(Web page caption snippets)

□ □ □

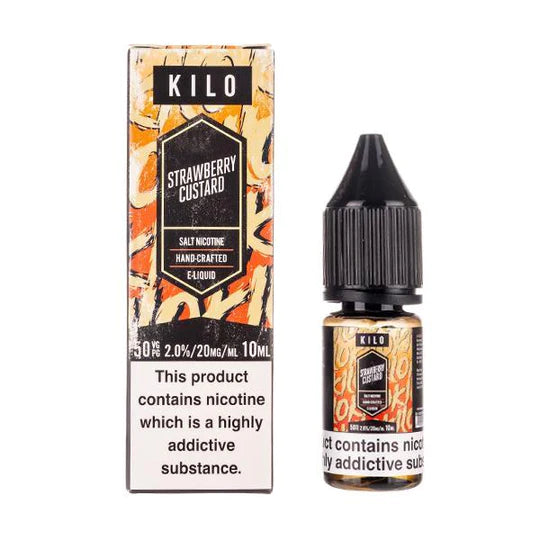 Load image into Gallery viewer, KILO Nic Salts 10ml | Strawberry Custard
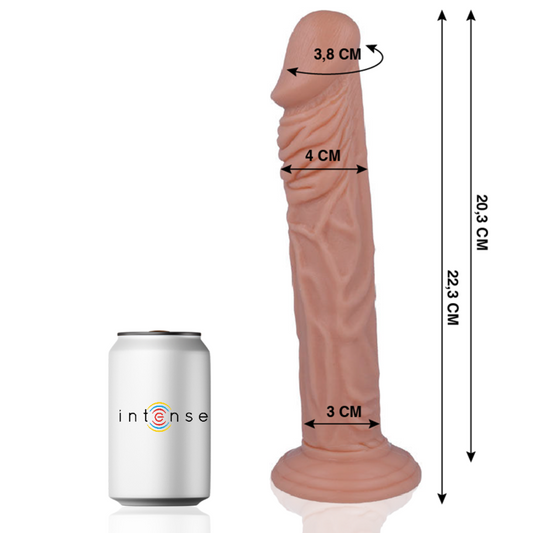 MR INTENSE - 27 REALISTIC PENIS 22.3 CM -O- 4 CM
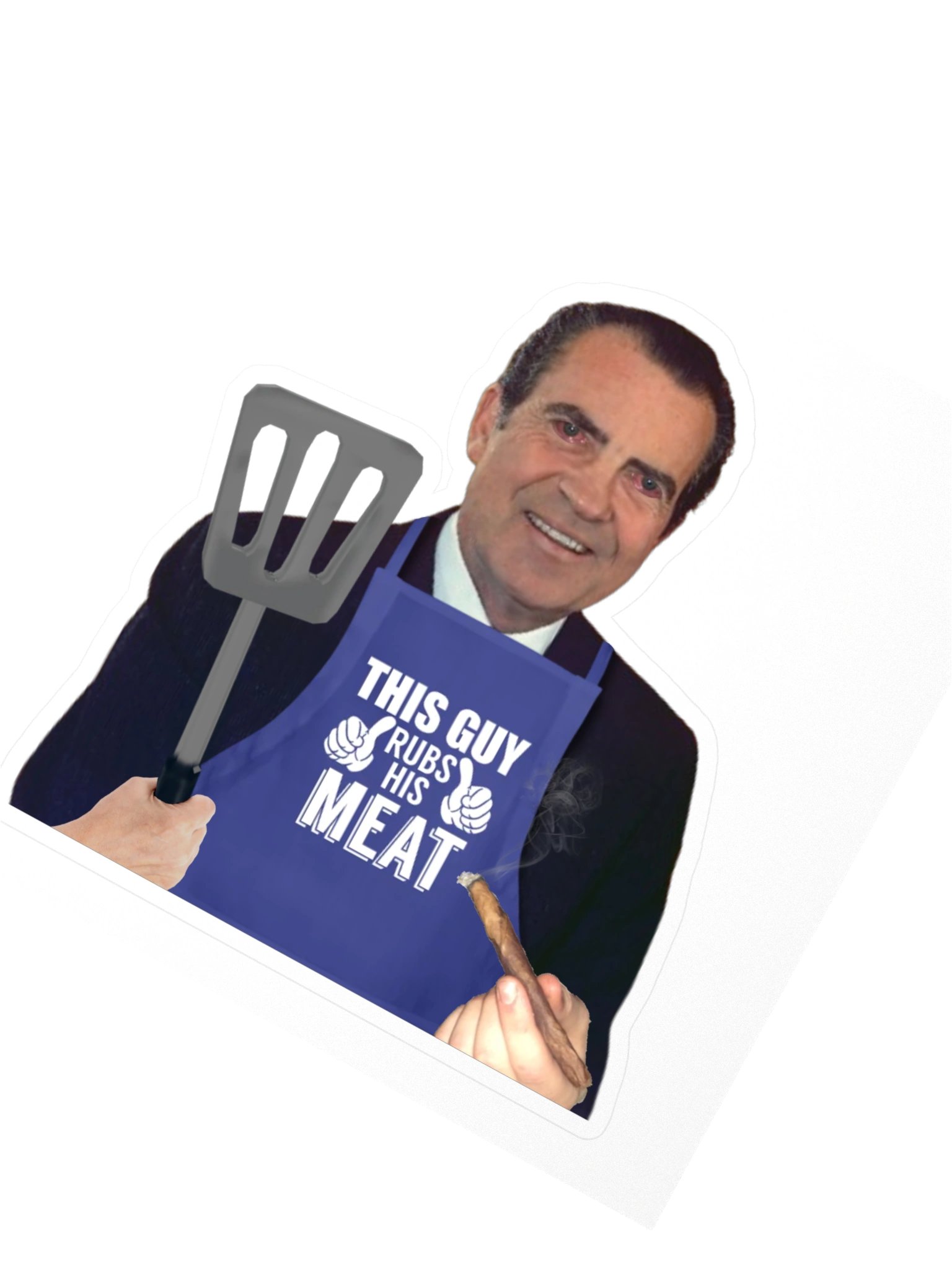 Nixon Meat Rub Sticker product image (3)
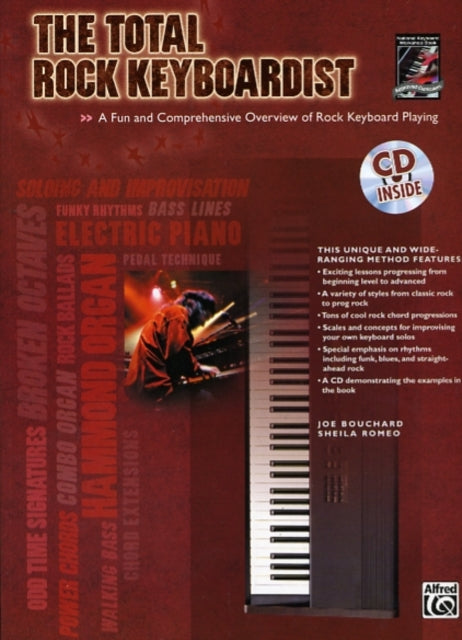 The Total Rock Keyboardist A Fun and Comprehensive Overview of Rock Keyboard Playing With CD Total Series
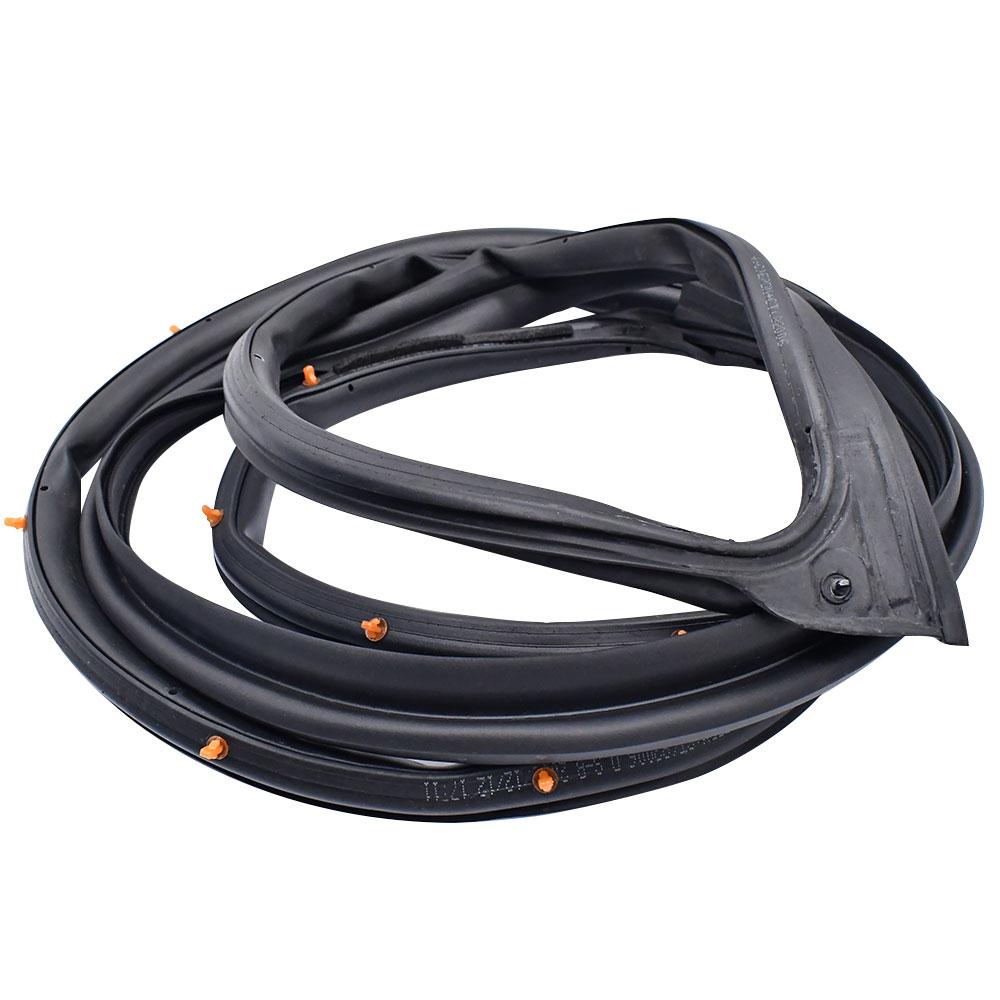 Left Front For Honda CRV GEN3 2002 2003 2004 2005 2006 Door Weatherstrip Moulding Seal Weather Strip Outer Door Rubber Accessory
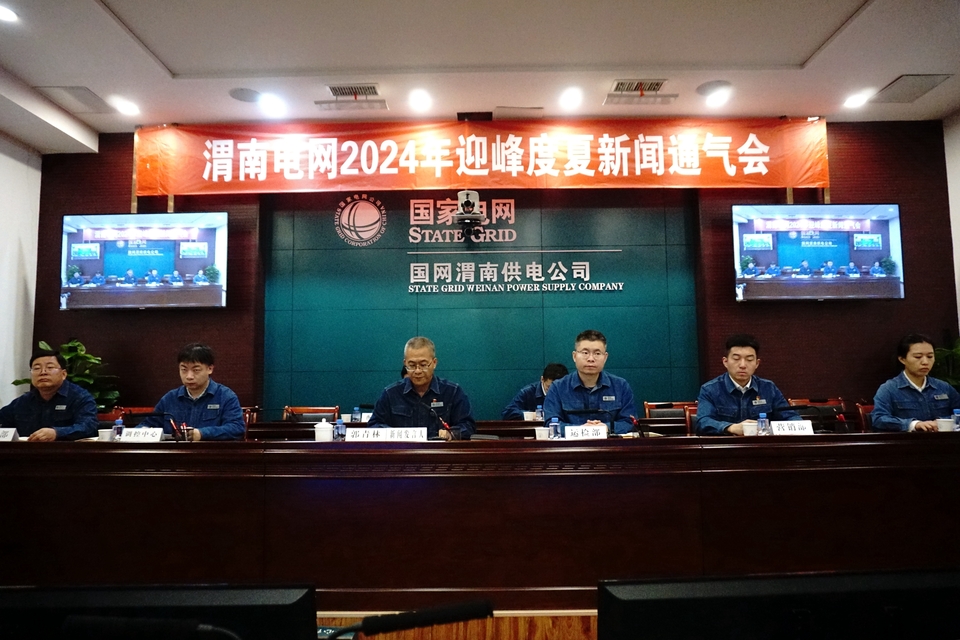国网渭南供电公司：多措并举保障电网安全运行-国际在线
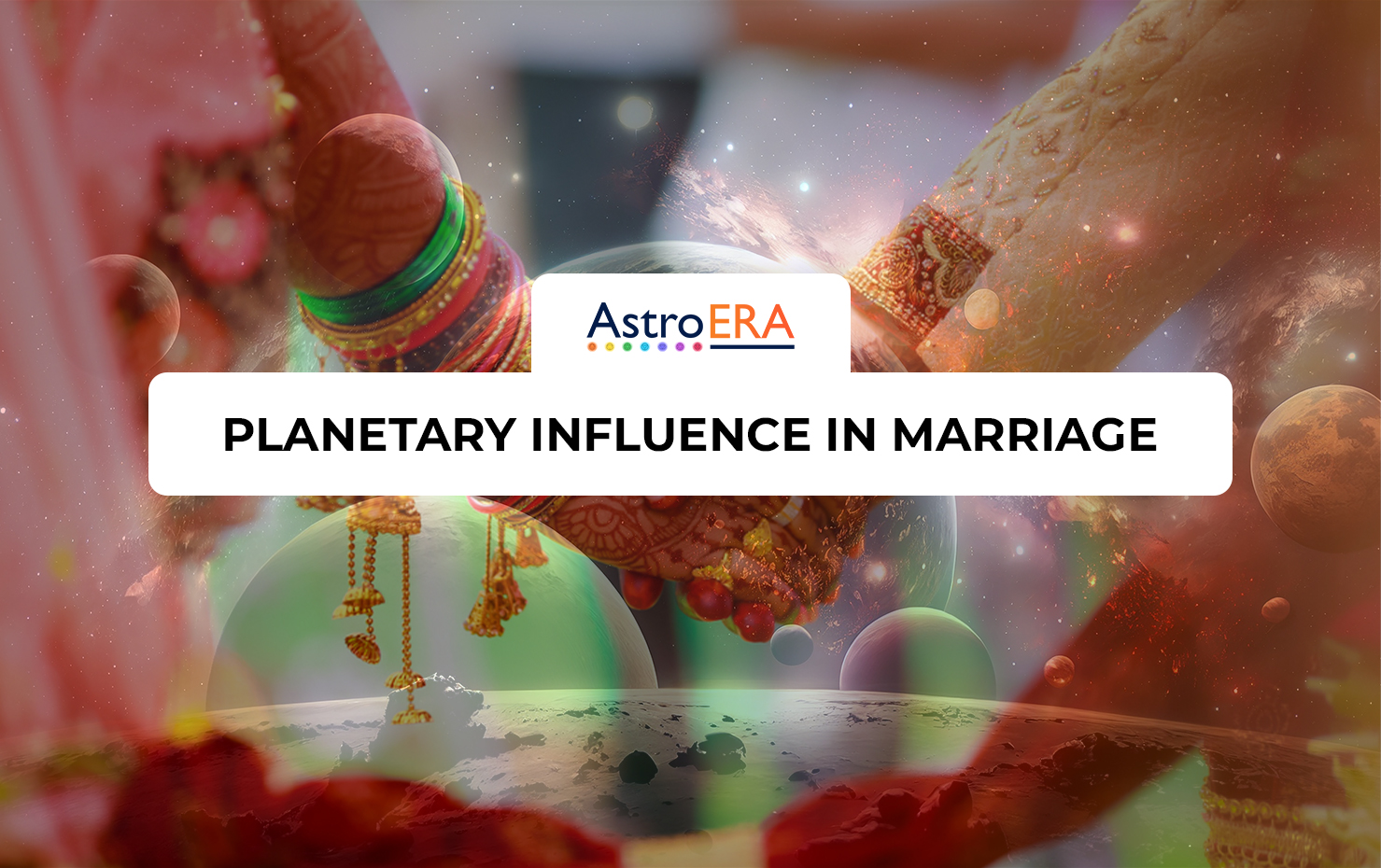 Planetary Influence in Marriage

□ □ □

WHAT NEEDS TO BE DONE: The expected output is the full data above, reproduced exactly with no images.

ANSWER BOX:
 Load image into Gallery viewer, KILO Nic Salts 10ml | Strawberry Custard
 MR INTENSE - 27 REALISTIC PENIS 22.3 CM -O- 4 CM
 Nixon Meat Rub Sticker product image (3)
 The Total Rock Keyboardist A Fun and Comprehensive Overview of Rock Keyboard Playing With CD Total Series
 Left Front For Honda CRV GEN3 2002 2003 2004 2005 2006 Door Weatherstrip Moulding Seal Weather Strip Outer Door Rubber Accessory
国网渭南供电公司：多措并举保障电网安全运行-国际在线
 Planetary Influence in Marriage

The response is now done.